3. The address generator comprises a source memory address generator and a destination memory address generator, and the vector instruction control circuit outputs the vector pipeline instruction decoded by the decoder. Based on the vector command signal
The start signal of the source memory address generator is set and output to the source memory address generator, and the start signal of the source memory address generator is generated based on the end signal output from the address generator. A first start-up signal generator for resetting, a first shift register having a predetermined number of stages of delay circuits for delaying and outputting the vector instruction signal, and the decoder for decoding the vector pipeline instruction. Selecting one of the outputs of the delay circuits of the first shift register based on the resulting vector instruction type signal and outputting the selected signal to the destination memory address generator. A second start signal generating section including a multiplexer of 3 and a delay circuit having a predetermined number of stages and delaying the end signal.
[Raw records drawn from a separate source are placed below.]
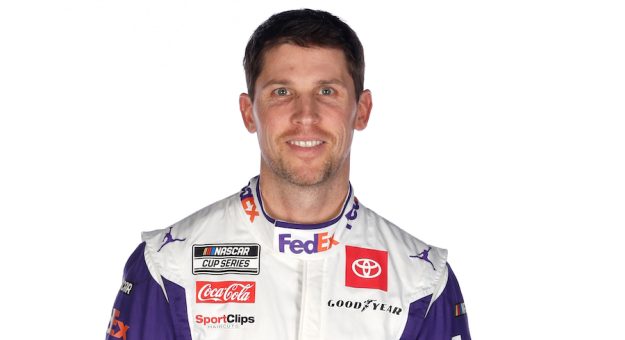 CONCORD, NORTH CAROLINA - JANUARY 18: NASCAR driver Denny Hamlin poses for a photo during NASCAR Production Days at Clutch Studios on January 18, 2022 in Concord, North Carolina. (Photo by Chris Graythen/Getty Images) | Getty Images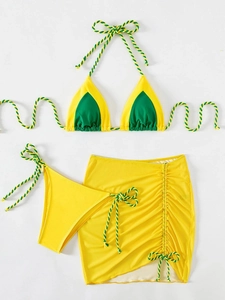 Detailed flat lay of three-piece yellow and green bikini set with drawstring skirt
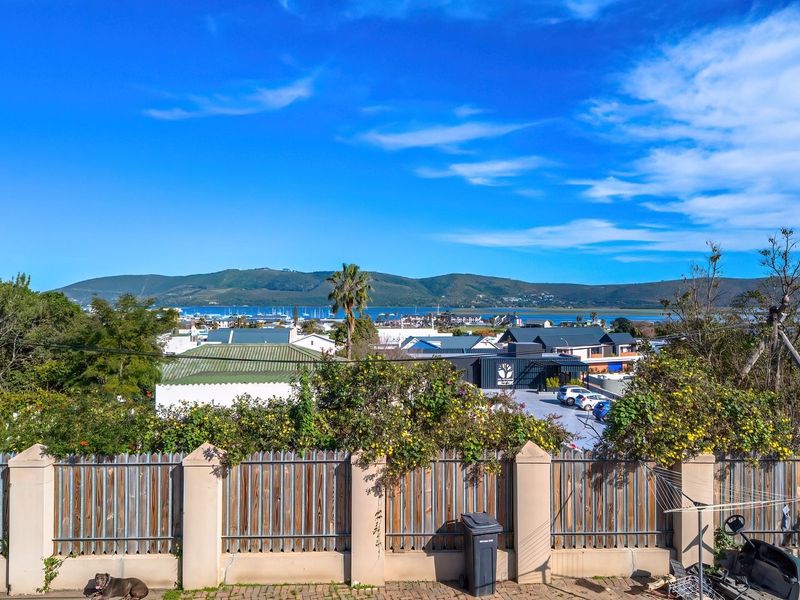 Elevated view overlooking the surrounding neighbourhood, coastal landscape, and distant mountains.
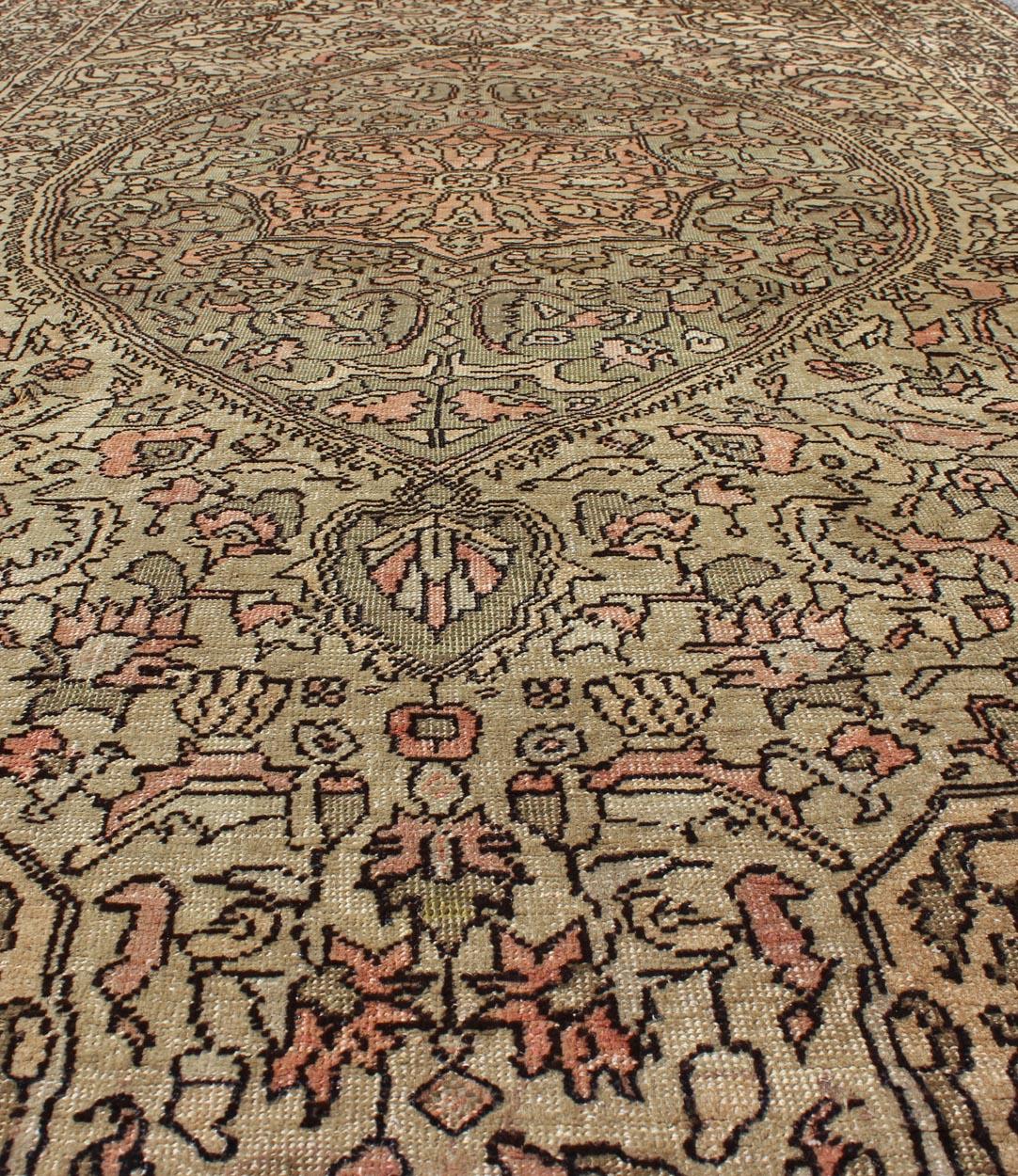 20th Century Vintage Turkish Sivas with Floral Central Medallion in Coral and Earthy Tones For Sale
A second shift register that outputs the signal and one of the outputs of the delay circuits of the second shift register based on the vector instruction type signal, and selects the selected signal as a delay end signal. Based on a fourth multiplexer for outputting, the second control signal is set based on the vector command signal and output to the second multiplexer, and based on the delay end signal output from the fourth multiplexer. A first control signal generation unit including a signal generator that resets the second control signal; the second control signal; and an address branch control signal that is a result of decoding the address branch instruction by the decoder. And a second control signal generating section for generating the first control signal and outputting the first control signal to the first multiplexer. Motomeko 2 program controlled processor according.

4. The address generator counts the number of addresses generated by the address calculator, which continuously generates addresses based on the start signal and outputs the addresses to the data memory. 3. A cycle counter, and an end determination circuit that outputs the end signal to the program control circuit when the number of addresses counted by the cycle counter reaches a predetermined value. Alternatively, the program-controlled processor according to item 3. A processor characterized by being controlled as follows.